This post begins to consider how to implement the Flexible Path to the Moon largely, but not entirely, within the constraints of the 2011 NASA budget. First, let's consider the first of the 3 steps in the Flexible Path to the Moon. From the original post, the first step is:
Establish a Foothold - The first phase includes developing commercial and international partnerships for the full Flexible Path to the Moon, beginning a long-term program to maintain and fully use the ISS through at least 2020, developing U.S. commercial crew and cargo services to support the ISS, establishing a vigorous technology development program, and starting an ambitious robotic lunar precursor effort for science, resource scouting, engineering tests, and more with NASA, commercial, and international participation. This phase could also include robotic precursors to destinations that are beyond the scope of the Flexible Path to the Moon, like Near Earth Objects and Mars Moons. Given the fairly large number of robotic missions envisioned here in support of the Flexible Path to the Moon, it is likely that there would be fewer outer planets robot missions.
As it turns out, the 2011 NASA budget proposal includes the ISS, commercial crew and cargo, technology development, and robotic precursor elements.

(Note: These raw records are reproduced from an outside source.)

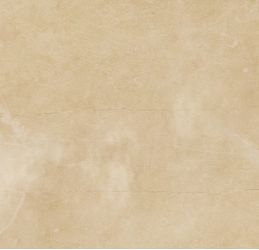 Tozzeto Lux MK02 14.5*14.5
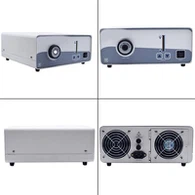 Medicinska oprema LED izvor hladnog svjetla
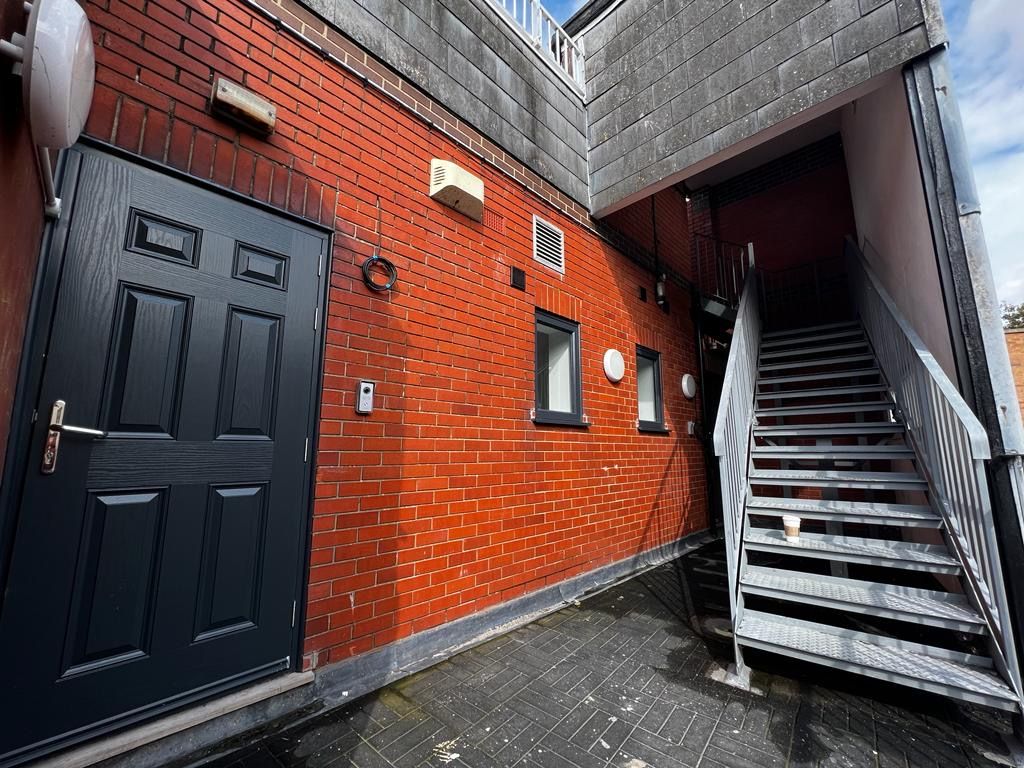 Property photo 3 of 7 View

In other words, it's a good start for step 1 of the Flexible Path to the Moon. My guess is that the Flexible Path to Mars rather than the Flexible Path to the Moon will be selected, so the focus of the commercial and international partnerships, technology development, and robotic precursors may include more emphasis than the Flexible Path to the Moon would warrant on destinations that come after that path such as NEOs and Mars, but in its general form the 2011 budget matches this first step.
Future posts will look more closely at some of the prominent items in the 2011 NASA budget proposal to see how they could be shaped to better lay the foundation for the Flexible Path to the Moon. These posts will cover Planetary Science, the other NASA Science directorates considered collectively (Earth Science, Heliophysics, and Astrophysics), Space Technology, Technology Demonstration, Heavy Lift and Propulsion Technology, and Robotic Precursor Missions. Finally, I'll present some thoughts on actually starting beyond-LEO missions.